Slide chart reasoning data
----
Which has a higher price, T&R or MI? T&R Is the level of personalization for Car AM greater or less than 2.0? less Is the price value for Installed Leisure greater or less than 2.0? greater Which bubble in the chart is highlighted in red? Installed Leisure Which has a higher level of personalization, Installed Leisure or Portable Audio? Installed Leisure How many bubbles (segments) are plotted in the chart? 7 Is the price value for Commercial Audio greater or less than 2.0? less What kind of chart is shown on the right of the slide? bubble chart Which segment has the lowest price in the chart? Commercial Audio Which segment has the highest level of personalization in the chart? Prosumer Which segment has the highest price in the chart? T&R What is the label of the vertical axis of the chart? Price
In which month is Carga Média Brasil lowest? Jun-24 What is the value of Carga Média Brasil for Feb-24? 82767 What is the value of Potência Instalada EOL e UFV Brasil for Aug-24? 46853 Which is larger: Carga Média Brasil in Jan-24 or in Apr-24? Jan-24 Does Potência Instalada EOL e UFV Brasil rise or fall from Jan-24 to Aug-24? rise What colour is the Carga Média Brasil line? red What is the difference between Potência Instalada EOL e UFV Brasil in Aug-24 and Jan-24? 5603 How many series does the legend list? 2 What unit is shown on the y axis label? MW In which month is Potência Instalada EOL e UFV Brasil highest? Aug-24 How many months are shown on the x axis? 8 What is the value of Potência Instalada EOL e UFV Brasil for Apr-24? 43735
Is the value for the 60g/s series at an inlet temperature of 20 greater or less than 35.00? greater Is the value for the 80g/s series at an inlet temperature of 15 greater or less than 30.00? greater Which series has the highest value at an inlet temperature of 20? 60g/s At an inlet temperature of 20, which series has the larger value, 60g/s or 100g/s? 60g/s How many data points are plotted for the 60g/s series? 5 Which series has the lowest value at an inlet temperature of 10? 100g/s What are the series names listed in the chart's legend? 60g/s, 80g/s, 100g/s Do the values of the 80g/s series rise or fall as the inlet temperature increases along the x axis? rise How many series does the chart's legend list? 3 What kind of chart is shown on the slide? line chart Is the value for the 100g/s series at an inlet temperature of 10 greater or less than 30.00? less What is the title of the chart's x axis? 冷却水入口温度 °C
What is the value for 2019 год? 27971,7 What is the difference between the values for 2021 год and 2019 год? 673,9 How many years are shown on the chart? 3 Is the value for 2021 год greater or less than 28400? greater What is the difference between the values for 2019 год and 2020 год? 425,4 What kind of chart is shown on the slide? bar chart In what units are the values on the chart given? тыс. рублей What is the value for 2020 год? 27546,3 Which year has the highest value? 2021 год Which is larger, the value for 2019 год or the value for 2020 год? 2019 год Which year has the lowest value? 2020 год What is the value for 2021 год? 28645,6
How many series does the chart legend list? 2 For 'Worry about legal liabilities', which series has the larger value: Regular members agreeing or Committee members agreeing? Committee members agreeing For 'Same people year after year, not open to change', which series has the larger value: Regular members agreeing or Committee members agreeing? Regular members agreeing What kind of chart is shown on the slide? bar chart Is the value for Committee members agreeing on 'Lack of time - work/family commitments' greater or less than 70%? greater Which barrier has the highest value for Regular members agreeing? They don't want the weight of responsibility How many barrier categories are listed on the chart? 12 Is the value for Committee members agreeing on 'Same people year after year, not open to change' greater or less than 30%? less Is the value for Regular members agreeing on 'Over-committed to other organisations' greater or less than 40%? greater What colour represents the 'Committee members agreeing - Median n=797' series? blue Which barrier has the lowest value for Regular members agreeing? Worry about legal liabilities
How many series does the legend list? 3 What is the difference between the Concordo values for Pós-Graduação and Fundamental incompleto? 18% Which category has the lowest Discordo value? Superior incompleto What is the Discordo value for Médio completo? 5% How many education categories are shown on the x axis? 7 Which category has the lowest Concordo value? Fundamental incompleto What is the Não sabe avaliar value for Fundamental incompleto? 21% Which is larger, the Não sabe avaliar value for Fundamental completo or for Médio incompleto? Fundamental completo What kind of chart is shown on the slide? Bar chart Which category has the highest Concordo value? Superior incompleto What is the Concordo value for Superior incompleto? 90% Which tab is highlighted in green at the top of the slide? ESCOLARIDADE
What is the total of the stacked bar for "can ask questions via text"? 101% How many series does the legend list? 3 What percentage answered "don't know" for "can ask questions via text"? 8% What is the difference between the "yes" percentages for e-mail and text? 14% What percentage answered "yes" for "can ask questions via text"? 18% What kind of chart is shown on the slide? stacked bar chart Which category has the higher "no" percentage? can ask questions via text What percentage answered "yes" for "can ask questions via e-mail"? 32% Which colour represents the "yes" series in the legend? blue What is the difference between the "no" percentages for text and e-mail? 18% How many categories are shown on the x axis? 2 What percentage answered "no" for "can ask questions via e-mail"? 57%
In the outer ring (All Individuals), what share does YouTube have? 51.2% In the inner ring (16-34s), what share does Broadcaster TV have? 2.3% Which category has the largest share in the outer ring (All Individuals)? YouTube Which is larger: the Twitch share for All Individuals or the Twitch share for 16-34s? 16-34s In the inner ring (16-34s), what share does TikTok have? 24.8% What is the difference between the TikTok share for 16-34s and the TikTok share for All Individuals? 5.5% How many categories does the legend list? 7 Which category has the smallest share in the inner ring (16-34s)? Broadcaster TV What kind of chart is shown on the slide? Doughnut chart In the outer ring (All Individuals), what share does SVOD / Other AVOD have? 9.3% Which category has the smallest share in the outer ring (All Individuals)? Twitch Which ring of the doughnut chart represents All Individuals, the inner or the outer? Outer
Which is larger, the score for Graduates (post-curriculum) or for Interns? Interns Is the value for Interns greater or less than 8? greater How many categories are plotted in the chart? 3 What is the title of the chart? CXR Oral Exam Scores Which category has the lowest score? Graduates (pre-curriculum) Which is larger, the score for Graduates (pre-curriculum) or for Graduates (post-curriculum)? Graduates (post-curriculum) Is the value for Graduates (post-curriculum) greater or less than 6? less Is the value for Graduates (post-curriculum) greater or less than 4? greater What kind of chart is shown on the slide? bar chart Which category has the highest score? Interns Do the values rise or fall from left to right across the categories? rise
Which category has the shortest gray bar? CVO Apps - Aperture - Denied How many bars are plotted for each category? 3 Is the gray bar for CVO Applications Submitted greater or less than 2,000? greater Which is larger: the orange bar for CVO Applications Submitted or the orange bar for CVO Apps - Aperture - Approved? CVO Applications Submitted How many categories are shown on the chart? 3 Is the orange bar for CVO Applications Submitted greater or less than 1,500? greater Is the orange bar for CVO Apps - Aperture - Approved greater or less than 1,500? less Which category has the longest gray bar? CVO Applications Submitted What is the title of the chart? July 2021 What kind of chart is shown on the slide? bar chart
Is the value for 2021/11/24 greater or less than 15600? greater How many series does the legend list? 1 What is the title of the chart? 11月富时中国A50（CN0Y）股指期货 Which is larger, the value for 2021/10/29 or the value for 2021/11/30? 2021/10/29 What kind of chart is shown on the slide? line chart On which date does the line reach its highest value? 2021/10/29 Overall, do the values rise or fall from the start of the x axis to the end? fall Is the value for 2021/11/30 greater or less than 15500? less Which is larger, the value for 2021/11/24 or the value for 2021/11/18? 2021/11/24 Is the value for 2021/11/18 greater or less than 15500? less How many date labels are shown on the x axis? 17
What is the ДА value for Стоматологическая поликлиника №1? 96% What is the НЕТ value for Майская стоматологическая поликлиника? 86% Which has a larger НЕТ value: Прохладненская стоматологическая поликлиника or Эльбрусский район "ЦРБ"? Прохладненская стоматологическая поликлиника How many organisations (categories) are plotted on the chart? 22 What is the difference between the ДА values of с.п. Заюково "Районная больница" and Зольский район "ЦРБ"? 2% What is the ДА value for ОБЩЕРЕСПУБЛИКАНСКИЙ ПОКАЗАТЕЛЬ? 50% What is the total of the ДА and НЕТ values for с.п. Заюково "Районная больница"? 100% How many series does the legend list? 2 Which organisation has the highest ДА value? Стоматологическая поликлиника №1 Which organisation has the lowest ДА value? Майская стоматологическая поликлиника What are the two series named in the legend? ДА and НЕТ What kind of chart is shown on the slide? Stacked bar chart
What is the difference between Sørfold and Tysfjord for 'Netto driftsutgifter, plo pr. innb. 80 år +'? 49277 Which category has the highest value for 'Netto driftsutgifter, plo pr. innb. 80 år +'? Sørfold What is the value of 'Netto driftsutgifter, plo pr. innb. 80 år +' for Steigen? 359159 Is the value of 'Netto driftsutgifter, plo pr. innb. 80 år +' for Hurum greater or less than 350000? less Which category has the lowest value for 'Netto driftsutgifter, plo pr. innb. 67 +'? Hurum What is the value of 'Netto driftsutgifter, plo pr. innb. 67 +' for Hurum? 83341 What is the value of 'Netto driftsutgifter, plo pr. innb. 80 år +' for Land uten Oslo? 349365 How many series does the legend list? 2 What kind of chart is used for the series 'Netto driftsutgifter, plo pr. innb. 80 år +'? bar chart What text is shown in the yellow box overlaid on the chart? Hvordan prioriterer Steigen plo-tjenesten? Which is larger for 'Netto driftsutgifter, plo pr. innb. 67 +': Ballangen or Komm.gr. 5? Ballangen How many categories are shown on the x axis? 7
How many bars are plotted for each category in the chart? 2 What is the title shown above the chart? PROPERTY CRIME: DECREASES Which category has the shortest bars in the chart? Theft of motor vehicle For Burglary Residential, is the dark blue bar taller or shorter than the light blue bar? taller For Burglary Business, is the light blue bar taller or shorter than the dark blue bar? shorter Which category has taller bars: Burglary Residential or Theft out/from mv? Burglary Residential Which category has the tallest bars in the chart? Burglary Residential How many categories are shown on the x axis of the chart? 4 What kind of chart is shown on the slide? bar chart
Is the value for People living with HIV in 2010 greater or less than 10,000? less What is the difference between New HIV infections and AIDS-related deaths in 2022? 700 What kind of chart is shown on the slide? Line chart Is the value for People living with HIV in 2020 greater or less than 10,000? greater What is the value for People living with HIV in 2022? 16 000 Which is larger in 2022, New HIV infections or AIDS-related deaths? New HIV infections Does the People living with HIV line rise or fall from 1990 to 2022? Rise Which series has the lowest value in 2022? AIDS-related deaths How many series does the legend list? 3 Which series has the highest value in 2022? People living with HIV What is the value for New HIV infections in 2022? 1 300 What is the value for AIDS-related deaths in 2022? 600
----
» **How to complete this task**
Gather every line above that contains the word "Concordo".

» **Task output**
How many series does the legend list? 3 What is the difference between the Concordo values for Pós-Graduação and Fundamental incompleto? 18% Which category has the lowest Discordo value? Superior incompleto What is the Discordo value for Médio completo? 5% How many education categories are shown on the x axis? 7 Which category has the lowest Concordo value? Fundamental incompleto What is the Não sabe avaliar value for Fundamental incompleto? 21% Which is larger, the Não sabe avaliar value for Fundamental completo or for Médio incompleto? Fundamental completo What kind of chart is shown on the slide? Bar chart Which category has the highest Concordo value? Superior incompleto What is the Concordo value for Superior incompleto? 90% Which tab is highlighted in green at the top of the slide? ESCOLARIDADE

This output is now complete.